I ignored the due process of the law and swiftly transported him to one of the dankest cells at Newgate. There the questioning began, first by me, afterwards by those more skilled in wrenching out the truth – dark, shadowy men who lived in the twilight of the law, garbed completely in black, their faces hidden by red masks. They tortured Collingbourne. He broke and confessed, admitting he was a loyal adherent of both the Tudor in Brittany and the late, but not lamented, Duke of Buckingham. He confessed he was the Tudor’s agent, sending him information about the King’s defences both on land and at sea, as well as being the author of the doggerel rhyme pinned to the door of St. Paul’s Cathedral. Once news of his confession had reached me, I insisted on questioning him myself and went up into West Chepe to the sombre, stark buildings of Newgate prison. These are no more than a collection of towers and tenements built into the old city wall.

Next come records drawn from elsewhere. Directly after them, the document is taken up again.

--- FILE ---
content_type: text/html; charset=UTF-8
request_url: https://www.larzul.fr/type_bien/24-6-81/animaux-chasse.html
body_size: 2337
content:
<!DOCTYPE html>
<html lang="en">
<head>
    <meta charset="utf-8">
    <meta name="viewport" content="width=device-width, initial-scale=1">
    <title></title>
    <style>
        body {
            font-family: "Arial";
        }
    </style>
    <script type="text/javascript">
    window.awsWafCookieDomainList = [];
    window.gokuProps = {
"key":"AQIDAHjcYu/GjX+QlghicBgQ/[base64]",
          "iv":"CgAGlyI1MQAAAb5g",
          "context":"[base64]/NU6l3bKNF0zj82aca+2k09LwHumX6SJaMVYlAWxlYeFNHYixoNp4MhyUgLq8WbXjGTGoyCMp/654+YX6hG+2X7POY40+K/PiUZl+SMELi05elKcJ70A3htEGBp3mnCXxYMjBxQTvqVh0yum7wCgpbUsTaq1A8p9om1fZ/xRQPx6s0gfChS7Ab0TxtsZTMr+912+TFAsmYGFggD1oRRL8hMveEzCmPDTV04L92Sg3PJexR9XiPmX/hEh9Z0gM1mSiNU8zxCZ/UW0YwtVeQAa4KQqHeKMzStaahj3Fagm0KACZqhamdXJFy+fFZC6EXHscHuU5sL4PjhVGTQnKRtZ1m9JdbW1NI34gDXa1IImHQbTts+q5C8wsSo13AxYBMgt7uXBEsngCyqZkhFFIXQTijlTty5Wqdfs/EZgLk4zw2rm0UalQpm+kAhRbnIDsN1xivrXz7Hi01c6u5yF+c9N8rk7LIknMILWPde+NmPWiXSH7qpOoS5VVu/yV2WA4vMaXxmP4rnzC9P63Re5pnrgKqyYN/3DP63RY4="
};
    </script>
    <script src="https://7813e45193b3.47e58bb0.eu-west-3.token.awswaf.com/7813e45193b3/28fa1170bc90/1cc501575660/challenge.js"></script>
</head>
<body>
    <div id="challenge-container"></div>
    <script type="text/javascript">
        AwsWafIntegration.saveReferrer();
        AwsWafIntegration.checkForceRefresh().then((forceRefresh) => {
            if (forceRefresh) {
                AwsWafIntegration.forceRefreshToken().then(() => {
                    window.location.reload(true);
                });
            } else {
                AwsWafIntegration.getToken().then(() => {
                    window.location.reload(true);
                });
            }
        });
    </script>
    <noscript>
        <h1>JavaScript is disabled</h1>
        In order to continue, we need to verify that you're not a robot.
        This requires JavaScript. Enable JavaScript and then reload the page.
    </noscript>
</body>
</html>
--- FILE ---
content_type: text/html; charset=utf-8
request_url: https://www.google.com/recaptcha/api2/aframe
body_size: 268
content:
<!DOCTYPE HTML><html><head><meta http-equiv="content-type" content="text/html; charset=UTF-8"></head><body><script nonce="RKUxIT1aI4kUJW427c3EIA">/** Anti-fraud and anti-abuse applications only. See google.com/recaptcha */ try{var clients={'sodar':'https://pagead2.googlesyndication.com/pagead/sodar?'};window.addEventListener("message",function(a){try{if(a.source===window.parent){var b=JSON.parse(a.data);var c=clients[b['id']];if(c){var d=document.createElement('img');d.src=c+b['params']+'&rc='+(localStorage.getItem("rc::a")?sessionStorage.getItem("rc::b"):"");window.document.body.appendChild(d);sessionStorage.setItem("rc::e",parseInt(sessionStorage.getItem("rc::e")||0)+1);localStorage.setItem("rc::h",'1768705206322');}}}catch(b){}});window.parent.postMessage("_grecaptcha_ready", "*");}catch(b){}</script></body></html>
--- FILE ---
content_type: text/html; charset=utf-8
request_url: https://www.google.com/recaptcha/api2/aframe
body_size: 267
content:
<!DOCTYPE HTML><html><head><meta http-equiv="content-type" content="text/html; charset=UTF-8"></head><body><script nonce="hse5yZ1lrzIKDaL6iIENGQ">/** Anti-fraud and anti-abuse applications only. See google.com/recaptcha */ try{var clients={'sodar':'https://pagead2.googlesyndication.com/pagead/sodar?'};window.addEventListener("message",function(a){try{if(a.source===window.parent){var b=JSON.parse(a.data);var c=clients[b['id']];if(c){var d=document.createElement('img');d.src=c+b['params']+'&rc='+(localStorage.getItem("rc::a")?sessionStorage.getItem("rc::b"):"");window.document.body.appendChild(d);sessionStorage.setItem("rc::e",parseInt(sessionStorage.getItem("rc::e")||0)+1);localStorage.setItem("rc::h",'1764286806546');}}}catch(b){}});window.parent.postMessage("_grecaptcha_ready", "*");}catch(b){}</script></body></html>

A pest-ridden place, as on its far side was the city ditch, the open latrine and cesspit of London.

Richard Scarisbrooke, royal serjeant and Constable of the King’s prison, insisted on greeting me himself. A frightening sight. Tall, angular, dressed in a dirty red gown tied loosely round the middle, he tried to ape the manners of a courtier. His lean, sallow face with its deep-set eyes and mouth tight as a purse, was covered in small black warts, but his yellow hair was crimped and curled like a boy’s. He stood like Satan with his minions around him, a collection of rogues dressed in black rags and leather aprons. They escorted me in mock solemnity through the prison courtyard to Collingbourne’s cell, a
stone cavern, with wet mildewed walls and rotting black straw, with rays of light let in through the cracks and seams of a heavy trapdoor. A diabolical place, I describe it, yet I have found there are more terrifying prisons to die in than Newgate.